Home users, go with what works! Life is too short to spend time on printers…

Good luck! Contact us if you need advice at help@directprint.io

 is a print management solution designed for Chromebooks and Windows.

Article by David Jenkins, Founder directprint.io. Cloud Print, Chrome OS, Chrome are trademarks of Google Mac OS and CUPS are trademarks of Apple.

Chrome OS CUPS (native printing)

Advantages
  • Software is built into Chrome OS – nothing to install.
  • Reliable local network printing/tried & tested.
  • Works with some USB printers.
Disadvantages
  • If your printer is not supported you can’t install a new driver.
  • Limited administration options.
  • Limited policy enforcement – color/duplex only.
  • No print audit trail.


Printer vendor apps in the Chrome store e.g. HP Xerox, etc

Advantages
  • Reliable local network printing.
  • Works with some USB printers.
  • HP app supports admin configuration of printers.
Disadvantages
  • Only works with printers from the vendor – no good in mixed printer environments.
  • No print reporting or policy enforcement for administrators.

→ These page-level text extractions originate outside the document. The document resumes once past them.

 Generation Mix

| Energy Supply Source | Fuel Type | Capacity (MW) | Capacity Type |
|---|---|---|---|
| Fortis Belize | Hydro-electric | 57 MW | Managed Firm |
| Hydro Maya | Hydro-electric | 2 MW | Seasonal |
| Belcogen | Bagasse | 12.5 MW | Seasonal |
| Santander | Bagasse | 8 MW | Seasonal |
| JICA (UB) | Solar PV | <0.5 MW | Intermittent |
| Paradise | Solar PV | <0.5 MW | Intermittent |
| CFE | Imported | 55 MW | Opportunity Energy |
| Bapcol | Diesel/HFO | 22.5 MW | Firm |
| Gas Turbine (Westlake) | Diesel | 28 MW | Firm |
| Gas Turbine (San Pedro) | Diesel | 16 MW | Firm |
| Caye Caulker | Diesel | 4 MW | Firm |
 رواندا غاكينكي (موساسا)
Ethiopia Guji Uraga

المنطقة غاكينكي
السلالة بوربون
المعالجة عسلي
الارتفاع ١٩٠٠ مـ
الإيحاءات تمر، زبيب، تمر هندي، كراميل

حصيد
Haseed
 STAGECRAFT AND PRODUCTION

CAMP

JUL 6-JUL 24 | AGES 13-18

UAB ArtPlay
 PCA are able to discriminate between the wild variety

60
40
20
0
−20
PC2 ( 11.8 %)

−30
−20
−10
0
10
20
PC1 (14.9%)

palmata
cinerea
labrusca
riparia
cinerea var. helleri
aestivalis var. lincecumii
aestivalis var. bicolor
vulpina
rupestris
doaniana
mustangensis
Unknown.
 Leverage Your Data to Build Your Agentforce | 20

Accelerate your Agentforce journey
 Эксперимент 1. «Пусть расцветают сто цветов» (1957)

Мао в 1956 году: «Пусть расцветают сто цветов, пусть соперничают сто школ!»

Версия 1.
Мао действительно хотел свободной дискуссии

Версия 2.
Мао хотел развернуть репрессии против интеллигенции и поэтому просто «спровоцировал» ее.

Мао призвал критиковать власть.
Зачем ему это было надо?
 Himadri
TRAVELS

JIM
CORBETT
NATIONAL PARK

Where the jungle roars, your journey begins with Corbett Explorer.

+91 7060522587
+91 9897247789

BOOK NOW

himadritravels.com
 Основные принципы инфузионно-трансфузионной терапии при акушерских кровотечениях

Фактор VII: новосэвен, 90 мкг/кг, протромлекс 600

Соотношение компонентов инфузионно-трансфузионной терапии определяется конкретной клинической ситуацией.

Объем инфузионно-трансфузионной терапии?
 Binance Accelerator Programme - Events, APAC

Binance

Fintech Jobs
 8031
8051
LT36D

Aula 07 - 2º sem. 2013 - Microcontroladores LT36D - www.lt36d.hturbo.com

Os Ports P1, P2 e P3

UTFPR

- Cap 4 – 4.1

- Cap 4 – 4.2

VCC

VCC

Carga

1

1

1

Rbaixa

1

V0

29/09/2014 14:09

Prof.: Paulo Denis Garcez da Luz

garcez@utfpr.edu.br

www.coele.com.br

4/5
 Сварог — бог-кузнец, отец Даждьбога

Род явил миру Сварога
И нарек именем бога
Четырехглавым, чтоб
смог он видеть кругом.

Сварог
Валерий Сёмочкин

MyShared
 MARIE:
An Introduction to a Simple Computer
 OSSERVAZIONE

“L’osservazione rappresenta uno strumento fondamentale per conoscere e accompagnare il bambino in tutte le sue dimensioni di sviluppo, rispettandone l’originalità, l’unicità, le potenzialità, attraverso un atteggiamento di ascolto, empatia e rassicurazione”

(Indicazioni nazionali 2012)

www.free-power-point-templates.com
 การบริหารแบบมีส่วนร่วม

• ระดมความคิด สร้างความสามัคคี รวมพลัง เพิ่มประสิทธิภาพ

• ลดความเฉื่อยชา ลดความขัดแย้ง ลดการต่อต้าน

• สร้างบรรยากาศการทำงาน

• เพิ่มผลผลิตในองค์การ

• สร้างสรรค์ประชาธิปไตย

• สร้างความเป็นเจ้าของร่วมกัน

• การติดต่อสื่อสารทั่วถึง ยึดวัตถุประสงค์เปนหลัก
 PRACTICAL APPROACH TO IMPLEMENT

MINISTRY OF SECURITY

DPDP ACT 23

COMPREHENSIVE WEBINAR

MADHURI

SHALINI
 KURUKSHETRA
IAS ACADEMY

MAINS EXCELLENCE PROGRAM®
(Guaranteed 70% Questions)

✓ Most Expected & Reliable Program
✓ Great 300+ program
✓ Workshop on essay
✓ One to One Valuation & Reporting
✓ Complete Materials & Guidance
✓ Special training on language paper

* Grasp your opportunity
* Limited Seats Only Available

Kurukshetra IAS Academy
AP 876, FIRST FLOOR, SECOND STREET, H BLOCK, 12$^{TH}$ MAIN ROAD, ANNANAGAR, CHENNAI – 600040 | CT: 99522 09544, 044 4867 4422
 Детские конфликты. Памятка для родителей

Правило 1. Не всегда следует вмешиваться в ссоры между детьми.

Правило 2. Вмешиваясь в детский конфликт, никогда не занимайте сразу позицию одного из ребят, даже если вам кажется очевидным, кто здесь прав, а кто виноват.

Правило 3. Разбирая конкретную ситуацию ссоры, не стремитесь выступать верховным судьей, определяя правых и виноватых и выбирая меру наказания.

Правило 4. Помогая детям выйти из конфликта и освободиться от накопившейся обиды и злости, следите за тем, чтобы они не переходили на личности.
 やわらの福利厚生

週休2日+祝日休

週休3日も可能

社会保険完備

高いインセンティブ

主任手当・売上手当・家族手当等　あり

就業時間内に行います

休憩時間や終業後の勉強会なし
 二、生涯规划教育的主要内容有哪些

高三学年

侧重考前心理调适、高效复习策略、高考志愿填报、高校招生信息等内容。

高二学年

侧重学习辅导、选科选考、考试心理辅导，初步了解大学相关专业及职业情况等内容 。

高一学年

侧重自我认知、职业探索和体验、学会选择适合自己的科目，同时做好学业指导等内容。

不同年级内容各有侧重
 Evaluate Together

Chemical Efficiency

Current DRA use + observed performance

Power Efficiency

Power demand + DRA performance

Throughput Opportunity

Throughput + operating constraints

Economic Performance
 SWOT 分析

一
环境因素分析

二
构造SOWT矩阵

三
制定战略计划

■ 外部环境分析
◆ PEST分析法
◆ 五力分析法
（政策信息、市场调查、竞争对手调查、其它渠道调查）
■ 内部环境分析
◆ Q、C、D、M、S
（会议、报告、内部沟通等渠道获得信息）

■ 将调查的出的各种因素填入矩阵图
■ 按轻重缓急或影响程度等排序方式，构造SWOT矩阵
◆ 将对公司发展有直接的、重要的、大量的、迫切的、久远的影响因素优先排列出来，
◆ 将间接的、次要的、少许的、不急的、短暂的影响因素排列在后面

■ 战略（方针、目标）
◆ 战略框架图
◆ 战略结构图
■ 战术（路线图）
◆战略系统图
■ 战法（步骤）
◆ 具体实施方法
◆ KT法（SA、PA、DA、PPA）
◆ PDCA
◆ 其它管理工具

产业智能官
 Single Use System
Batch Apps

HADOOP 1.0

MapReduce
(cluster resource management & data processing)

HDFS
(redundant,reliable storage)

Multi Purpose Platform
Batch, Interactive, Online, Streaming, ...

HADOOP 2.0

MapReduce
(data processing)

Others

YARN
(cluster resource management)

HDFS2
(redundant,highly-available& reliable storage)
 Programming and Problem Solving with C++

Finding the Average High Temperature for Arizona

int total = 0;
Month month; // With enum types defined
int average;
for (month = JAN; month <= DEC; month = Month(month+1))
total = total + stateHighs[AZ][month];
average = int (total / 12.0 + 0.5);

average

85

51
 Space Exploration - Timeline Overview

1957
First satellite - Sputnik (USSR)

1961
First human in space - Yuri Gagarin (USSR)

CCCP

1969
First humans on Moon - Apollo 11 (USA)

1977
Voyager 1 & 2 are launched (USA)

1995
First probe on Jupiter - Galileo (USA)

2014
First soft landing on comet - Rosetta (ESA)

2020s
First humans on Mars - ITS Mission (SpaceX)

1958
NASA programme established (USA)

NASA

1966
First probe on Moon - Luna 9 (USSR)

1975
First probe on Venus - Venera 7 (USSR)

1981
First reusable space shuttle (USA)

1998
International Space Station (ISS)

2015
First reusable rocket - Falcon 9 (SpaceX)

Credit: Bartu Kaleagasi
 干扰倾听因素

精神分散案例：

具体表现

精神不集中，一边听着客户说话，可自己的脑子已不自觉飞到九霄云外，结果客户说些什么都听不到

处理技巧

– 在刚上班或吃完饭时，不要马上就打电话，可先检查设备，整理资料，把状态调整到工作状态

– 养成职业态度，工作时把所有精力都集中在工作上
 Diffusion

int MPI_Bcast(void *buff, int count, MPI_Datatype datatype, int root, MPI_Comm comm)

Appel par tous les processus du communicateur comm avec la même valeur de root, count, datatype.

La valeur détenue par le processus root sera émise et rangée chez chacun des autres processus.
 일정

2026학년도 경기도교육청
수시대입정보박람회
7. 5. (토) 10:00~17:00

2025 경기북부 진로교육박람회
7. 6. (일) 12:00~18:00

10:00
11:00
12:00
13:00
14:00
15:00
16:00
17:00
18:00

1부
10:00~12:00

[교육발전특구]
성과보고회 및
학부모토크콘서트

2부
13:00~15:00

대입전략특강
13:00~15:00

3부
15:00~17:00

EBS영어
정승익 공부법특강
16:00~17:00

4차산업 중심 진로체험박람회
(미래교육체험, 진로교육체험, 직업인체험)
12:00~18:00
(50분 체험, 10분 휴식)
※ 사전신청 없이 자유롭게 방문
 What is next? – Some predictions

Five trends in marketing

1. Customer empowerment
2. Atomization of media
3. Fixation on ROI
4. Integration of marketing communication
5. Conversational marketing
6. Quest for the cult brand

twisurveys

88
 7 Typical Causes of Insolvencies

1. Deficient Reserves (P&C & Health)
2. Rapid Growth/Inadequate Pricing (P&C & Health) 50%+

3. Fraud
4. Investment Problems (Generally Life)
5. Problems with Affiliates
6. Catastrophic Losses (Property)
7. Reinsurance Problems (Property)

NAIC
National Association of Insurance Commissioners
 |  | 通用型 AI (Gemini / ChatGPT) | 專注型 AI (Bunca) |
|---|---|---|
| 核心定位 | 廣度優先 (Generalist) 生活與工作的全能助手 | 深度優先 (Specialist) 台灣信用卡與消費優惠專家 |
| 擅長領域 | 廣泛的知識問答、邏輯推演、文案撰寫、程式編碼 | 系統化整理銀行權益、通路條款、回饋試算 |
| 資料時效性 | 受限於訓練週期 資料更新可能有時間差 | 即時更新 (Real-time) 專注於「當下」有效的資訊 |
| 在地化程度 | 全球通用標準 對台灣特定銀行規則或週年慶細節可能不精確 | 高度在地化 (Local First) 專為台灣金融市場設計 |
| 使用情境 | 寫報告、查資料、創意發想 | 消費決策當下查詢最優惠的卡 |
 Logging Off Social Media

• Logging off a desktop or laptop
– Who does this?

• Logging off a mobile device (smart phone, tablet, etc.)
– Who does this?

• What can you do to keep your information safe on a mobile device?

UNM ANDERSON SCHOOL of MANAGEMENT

\n3rd party solutions e.g. directprint.io, Printerlogic, Papercut etc

Advantages
  • Works with many printer vendors.
  • Advanced features for administrators – including configuration, cost-saving, and audit.
Disadvantages
  • Typically has a license cost.
  • The free home version from directprint.io – see below.


External print servers/Cloud connectors/using a PC and other various hacks

Advantages
  • Can be a quick fix for a non Cloud compatible printer.
  • OK for advanced user in a home environment.
Disadvantages
  • Not an enterprise solution, requires servers and maintenance – reliability issues will likely generate support calls.